I DON'T even want to ask if he's had sex. Although I don't think he has, but I'm afraid to ask just in case the answer is yes, because I'm not sure I'm ready for that. He's a pretty good kid, and doesn't usually do things to "shock" me.
So many things, and I am probably not the best one to articulate on this, but I will try.
This is not about you. This is not your fault. You did not "do" this.
This is about your son. If he knows the words and uses them correctly when reffering to himself, then it is very likely he understands what he is saying to you.
You're afraid to talk about sex with your son? You can not afford to hide from this issue.

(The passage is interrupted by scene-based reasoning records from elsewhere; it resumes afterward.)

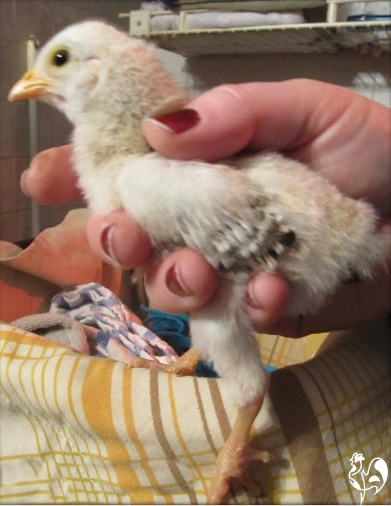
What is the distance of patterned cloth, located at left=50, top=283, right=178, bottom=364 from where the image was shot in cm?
80

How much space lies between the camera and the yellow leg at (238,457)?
0.41 m

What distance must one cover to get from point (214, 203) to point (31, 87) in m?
0.20

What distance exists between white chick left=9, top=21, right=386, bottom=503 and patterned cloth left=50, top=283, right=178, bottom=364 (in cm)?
37

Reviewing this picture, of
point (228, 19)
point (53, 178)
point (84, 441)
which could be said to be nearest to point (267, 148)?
point (53, 178)

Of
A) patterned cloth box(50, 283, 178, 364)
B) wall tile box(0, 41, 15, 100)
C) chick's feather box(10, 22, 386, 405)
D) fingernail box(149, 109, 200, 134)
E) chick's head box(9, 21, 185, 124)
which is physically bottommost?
patterned cloth box(50, 283, 178, 364)

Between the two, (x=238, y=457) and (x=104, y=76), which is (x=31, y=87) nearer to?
(x=104, y=76)

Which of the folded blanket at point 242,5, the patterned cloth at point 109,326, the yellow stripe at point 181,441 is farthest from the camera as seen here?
the folded blanket at point 242,5

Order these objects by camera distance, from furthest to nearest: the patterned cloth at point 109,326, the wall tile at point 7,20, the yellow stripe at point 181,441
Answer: the wall tile at point 7,20, the patterned cloth at point 109,326, the yellow stripe at point 181,441

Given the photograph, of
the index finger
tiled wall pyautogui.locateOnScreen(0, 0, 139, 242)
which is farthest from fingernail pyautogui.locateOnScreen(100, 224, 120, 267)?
tiled wall pyautogui.locateOnScreen(0, 0, 139, 242)

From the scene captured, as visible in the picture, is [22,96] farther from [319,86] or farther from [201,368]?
[201,368]

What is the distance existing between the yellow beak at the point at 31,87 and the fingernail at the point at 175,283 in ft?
0.59

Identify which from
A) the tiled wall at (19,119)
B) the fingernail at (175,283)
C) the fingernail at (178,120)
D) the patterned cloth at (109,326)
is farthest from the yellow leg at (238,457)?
the tiled wall at (19,119)

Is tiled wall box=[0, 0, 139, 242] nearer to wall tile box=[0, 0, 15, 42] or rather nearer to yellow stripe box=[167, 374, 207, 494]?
wall tile box=[0, 0, 15, 42]

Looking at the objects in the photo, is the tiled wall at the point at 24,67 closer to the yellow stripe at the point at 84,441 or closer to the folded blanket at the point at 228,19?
the folded blanket at the point at 228,19
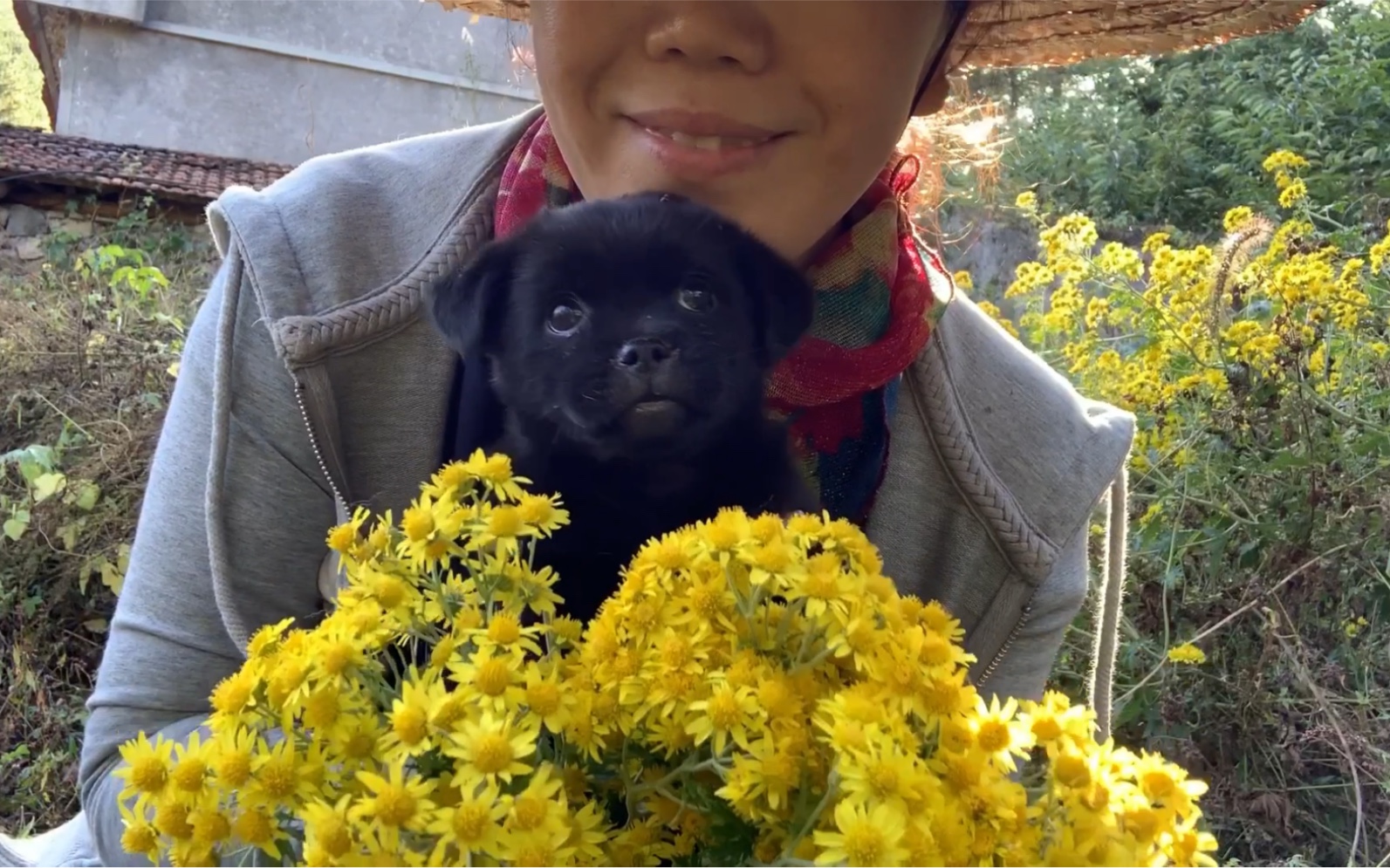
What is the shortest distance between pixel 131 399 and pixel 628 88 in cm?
283

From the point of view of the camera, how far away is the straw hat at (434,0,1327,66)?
4.02 ft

You need to make shure that he is safe (safer). You owe it to him, and you owe this to yourself.
I think it would be reasurring to him for you to thank him for being open and honest, as sharing this kind of thing with a parent is not easy, even at 27.

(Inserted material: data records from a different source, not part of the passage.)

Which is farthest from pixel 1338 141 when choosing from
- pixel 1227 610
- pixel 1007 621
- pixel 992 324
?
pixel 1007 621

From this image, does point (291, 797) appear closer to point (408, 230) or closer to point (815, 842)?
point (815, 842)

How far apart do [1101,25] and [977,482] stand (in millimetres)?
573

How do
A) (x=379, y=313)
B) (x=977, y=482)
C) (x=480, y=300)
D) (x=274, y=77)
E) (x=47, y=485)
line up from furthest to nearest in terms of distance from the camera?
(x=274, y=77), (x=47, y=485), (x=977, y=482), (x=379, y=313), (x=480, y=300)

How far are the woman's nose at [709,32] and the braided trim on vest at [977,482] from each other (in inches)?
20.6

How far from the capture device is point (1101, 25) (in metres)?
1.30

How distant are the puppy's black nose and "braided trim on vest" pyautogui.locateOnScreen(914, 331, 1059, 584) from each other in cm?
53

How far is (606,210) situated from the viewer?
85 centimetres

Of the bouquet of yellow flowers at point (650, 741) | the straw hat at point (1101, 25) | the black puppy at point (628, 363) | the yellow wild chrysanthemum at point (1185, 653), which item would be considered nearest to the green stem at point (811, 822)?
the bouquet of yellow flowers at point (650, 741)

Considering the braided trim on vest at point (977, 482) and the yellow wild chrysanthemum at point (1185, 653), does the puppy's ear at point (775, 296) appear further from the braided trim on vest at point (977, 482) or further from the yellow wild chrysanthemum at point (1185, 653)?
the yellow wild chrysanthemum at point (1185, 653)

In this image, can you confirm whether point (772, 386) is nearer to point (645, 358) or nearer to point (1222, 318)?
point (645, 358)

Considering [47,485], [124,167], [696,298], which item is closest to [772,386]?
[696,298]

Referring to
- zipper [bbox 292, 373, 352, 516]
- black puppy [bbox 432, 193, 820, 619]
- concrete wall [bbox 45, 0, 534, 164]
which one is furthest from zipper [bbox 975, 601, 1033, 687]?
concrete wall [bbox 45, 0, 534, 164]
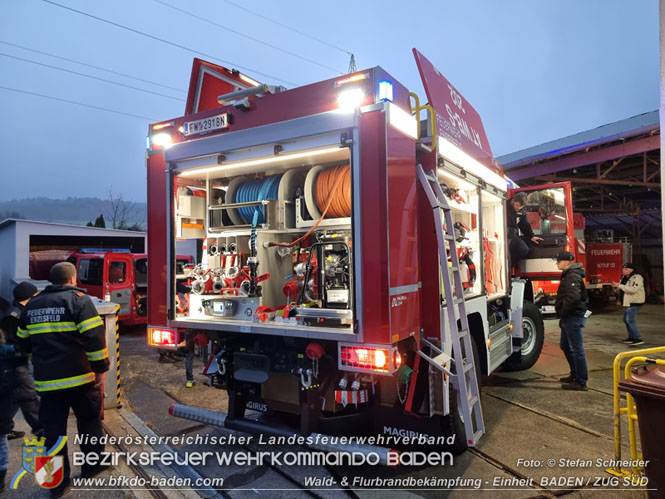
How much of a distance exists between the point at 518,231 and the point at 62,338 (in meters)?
5.77

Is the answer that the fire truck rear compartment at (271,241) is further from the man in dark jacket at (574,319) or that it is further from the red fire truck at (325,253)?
the man in dark jacket at (574,319)

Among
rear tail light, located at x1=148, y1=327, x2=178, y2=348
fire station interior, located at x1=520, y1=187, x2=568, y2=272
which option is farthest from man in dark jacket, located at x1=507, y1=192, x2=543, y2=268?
rear tail light, located at x1=148, y1=327, x2=178, y2=348

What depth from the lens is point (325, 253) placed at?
370 cm

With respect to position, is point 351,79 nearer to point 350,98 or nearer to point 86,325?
point 350,98

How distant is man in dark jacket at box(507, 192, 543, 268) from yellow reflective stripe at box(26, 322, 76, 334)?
5477 mm

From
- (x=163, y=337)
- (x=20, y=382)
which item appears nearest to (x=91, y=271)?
(x=20, y=382)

Who knows, maybe this is just a phase. But as he matures and he becomes the man he will be, he may go more towards either end of the spectrum.
I do not mean to sound preachy or judgemental at all. I went (am still going?) throught this mostly on my own. The coming out process for me was somewhat adversarial, but has settled down now. I think you have a valuable opportunity to work with your son, and help him be a well adjusted, happy human being.
I wish you the best. If you want, I am open to PMing or speaking with you.